Though the Left parties have seen their vote base wane over the years, the new bloc may still nibble into the non-NDA vote bank in some areas of Bihar which is expected to witness a close contest between the two major alliances.
“We need janshasan (people’s rule) and reject dushashan (poor governance) and singhasan (politics for power). The Left unity has thrown a viable alternative into the Bihar polls for lifting the state out of the morass of underdevelopment and poverty,” CPM general secretary Sitaram Yechury said at a convention in Patna, in the presence of CPI veteran AB Bardhan, CPI(ML) Liberation general secretary Dipankar Bhattacharya and leaders of the All India Forward Bloc, SUCI and RSP.
Lacing his speech with metaphors and folklore, Yechury said Prime Minister Narendra Modi’s bid to capture power in Bihar and other north Indian states was like the “Ashwamedha horse”, but it would be stopped by the CPM’s hammer and sickle symbol— which he said represented Bihar’s farmers and labourers — like Ram’s twins Lav and Kush did in the Ramayana.
“Farmers and workers are two brothers who will stop Modi’s Ashwamedha horse,” he said, adding that the politics of announcing financial packages for states on the eve of polls was not the solution as Bihar needed right policies for creating jobsand proper implementation of welfare schemes.
Among the Left parties only the CPI has an MLA in the Bihar assembly. Though the CPM got just 0.71% votes in the 2010 polls and the CPI got 1.69%, the two national parties joined hands with the CPI (ML) Liberation after two decades at a time when their vote share shrunk across India.
“On Monday, we clinched a deal among the six parties over 228 seats. As the campaign progresses, we may fight on a few more seats,” said a senior CPM leader.

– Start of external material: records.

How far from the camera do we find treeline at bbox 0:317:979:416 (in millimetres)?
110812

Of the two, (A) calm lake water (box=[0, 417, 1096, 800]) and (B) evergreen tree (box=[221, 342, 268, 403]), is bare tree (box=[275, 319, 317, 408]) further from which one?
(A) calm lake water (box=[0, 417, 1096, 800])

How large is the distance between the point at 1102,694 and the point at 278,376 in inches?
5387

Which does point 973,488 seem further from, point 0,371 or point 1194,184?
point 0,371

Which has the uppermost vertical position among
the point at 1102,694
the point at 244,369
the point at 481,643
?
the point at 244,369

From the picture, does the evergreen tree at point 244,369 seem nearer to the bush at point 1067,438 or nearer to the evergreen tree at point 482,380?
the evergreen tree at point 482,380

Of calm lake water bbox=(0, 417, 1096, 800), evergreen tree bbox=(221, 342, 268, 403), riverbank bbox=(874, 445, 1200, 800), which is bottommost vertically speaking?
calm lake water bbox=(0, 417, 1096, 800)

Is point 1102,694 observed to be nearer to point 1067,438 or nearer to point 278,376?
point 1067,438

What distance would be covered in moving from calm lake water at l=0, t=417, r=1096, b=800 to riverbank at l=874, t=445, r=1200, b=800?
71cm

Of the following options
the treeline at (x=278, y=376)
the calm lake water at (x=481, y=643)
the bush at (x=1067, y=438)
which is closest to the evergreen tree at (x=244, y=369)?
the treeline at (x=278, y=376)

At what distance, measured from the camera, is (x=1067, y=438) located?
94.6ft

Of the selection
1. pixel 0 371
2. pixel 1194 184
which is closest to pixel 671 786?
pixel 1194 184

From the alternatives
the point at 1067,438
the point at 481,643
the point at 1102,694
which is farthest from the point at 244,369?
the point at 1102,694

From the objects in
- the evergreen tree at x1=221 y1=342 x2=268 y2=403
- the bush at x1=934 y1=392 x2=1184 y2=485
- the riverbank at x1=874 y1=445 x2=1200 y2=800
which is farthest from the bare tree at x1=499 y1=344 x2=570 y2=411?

CPI(ML) Liberation general secretary Dipankar Bhattacharya said though there were a lot of doubts about the Left unification, it had become a reality. “The swabhiman (self-respect) of Biharis is not confined to one or two leaders. Swabhiman of the people would only be upheld when workers and farmers get proper rights and land reforms are implemented in the state,” he said, targeting Bihar’s ruling JD(U).